Docosahexaenoic acid status of patients with extrahepatic biliary atresia.

Docosahexaenoic acid (DHA) is believed to be an important long-chain polyunsaturated fatty acid (LCPUFA), which may be essential for neurofunction in infants. Patients with extrahepatic biliary atresia (EBA) may have DHA deficiency secondary to fat malabsorption. The authors investigated DHA and other LCPUFA levels in plasma and red blood cell (RBC) phospholipids of patients after the Kasai portoenterostomy and after supplementation with essential fatty acids. Ten children aged 8 to 17 months (mean, 12.6 months) comprised the study group. Five were jaundiced and five had a normal bilirubin level. The patients received 1 mL/kg of fat emulsions (10% Intralipid, containing 50% linoleic acid and 9% alpha-linolenic acid) in addition to an age-appropriate diet.
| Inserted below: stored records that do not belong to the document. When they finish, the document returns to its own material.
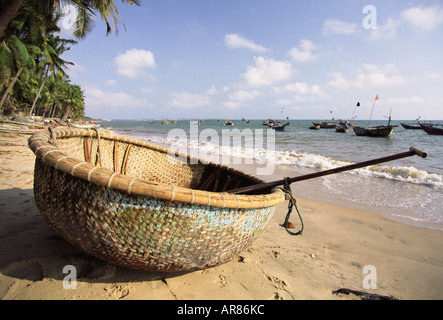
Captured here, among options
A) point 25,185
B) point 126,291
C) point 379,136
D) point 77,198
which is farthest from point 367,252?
point 379,136

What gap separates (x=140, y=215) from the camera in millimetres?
1333

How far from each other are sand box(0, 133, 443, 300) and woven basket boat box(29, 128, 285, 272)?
0.24m

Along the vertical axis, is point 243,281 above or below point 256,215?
below

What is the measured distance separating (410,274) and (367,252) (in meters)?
0.44

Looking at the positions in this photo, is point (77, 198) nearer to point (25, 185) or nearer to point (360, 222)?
point (25, 185)

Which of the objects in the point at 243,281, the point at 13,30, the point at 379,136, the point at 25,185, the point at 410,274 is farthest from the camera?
the point at 379,136

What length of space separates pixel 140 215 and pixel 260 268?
52.9 inches

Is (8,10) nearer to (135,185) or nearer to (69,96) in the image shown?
(135,185)

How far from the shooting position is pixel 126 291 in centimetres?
156

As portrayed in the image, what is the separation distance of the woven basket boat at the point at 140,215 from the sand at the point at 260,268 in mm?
236

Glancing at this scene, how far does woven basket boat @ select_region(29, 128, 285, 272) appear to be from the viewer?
1294 millimetres
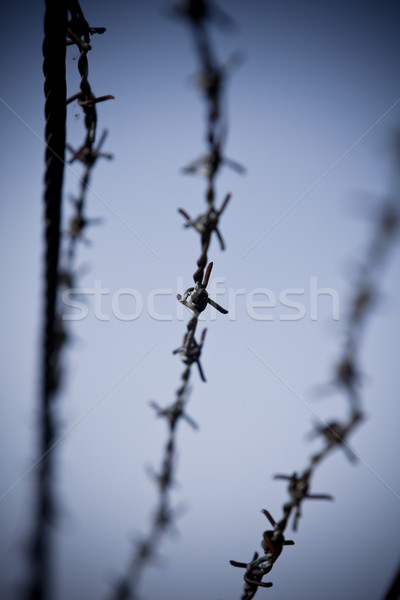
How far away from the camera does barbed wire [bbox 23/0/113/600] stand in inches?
33.7

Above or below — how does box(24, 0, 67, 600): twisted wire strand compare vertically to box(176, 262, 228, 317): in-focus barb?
above

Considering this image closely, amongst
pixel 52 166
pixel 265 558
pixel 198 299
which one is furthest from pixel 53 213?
pixel 265 558

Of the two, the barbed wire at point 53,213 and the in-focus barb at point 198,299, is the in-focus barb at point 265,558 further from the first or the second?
the barbed wire at point 53,213

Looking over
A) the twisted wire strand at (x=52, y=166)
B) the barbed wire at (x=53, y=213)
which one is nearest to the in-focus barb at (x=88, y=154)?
the barbed wire at (x=53, y=213)

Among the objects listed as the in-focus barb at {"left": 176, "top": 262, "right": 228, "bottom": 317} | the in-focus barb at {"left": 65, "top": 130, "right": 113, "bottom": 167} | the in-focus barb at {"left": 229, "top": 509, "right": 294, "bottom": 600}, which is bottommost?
the in-focus barb at {"left": 229, "top": 509, "right": 294, "bottom": 600}

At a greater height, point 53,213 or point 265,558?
point 53,213

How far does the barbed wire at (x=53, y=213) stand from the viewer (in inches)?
33.7

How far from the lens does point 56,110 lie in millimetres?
877

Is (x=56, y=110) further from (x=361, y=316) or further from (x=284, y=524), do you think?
(x=284, y=524)

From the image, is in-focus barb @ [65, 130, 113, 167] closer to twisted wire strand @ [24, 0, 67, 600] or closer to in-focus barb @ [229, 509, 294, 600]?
twisted wire strand @ [24, 0, 67, 600]

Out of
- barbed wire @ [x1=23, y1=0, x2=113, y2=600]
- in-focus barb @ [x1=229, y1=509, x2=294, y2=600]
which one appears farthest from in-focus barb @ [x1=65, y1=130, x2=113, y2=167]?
in-focus barb @ [x1=229, y1=509, x2=294, y2=600]

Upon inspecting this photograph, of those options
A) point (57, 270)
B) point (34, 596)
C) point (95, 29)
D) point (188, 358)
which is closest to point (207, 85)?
point (95, 29)

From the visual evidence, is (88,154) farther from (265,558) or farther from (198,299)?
(265,558)

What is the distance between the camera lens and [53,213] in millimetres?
927
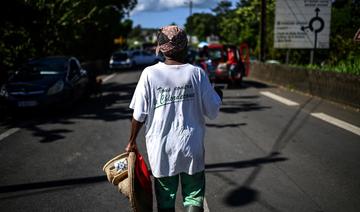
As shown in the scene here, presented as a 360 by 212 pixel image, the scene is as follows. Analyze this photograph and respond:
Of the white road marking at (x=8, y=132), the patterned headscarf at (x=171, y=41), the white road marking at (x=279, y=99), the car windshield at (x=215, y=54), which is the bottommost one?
the white road marking at (x=279, y=99)

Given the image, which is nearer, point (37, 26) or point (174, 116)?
point (174, 116)

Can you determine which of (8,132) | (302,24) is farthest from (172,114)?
(302,24)

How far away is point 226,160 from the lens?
6930 mm

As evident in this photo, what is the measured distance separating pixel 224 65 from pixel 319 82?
508cm

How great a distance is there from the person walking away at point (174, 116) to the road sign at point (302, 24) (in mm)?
19509

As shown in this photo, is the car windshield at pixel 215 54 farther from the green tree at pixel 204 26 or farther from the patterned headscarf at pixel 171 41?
the green tree at pixel 204 26

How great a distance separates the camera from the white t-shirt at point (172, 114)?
332cm

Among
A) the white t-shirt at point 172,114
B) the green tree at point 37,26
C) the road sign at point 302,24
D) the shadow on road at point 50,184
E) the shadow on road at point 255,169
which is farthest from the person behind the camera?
the road sign at point 302,24

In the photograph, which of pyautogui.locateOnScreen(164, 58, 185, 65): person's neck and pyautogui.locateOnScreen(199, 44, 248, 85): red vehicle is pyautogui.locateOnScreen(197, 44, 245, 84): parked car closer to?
pyautogui.locateOnScreen(199, 44, 248, 85): red vehicle

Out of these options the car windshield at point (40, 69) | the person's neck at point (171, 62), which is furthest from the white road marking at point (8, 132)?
the person's neck at point (171, 62)

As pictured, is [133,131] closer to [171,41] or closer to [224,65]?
[171,41]

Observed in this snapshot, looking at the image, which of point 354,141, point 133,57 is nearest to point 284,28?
point 354,141

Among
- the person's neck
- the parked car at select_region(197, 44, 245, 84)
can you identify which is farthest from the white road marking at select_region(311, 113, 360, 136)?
the parked car at select_region(197, 44, 245, 84)

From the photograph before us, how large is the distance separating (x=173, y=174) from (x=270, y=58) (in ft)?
100
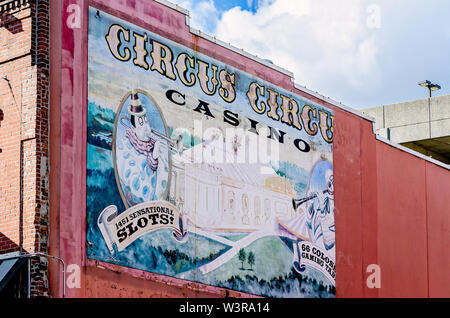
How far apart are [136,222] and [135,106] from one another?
8.13 ft

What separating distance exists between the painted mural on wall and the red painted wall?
278 mm

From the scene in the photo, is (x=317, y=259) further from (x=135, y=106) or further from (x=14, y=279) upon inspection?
(x=14, y=279)

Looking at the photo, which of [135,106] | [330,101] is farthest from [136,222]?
[330,101]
Additional supplements were ursodeoxycholic acid (UDCA) (15 mg/kg/d) and taurine (100 mg/kg/d). The percentages of DHA in both plasma and RBC phospholipids of patients in the jaundiced group were significantly lower than those of normal children. Patients in the jaundice-free group had significantly lower levels of DHA and higher levels of linoleic acid in both plasma and RBC phospholipids in comparison to the normal group. This study shows that postoperative EBA patient become DHA-deficient even when supplemented with fat emulsions (largely composed of linoleic acid) that contain DHA's precursor, alpha-linolenic acid. This demonstrates a deficiency in the long-chain acid desaturase activity of these patients. It is recommended that excessive/linoleic acid intake be avoided and that all EBA patients have small amounts of DHA added to their lipid supplementation.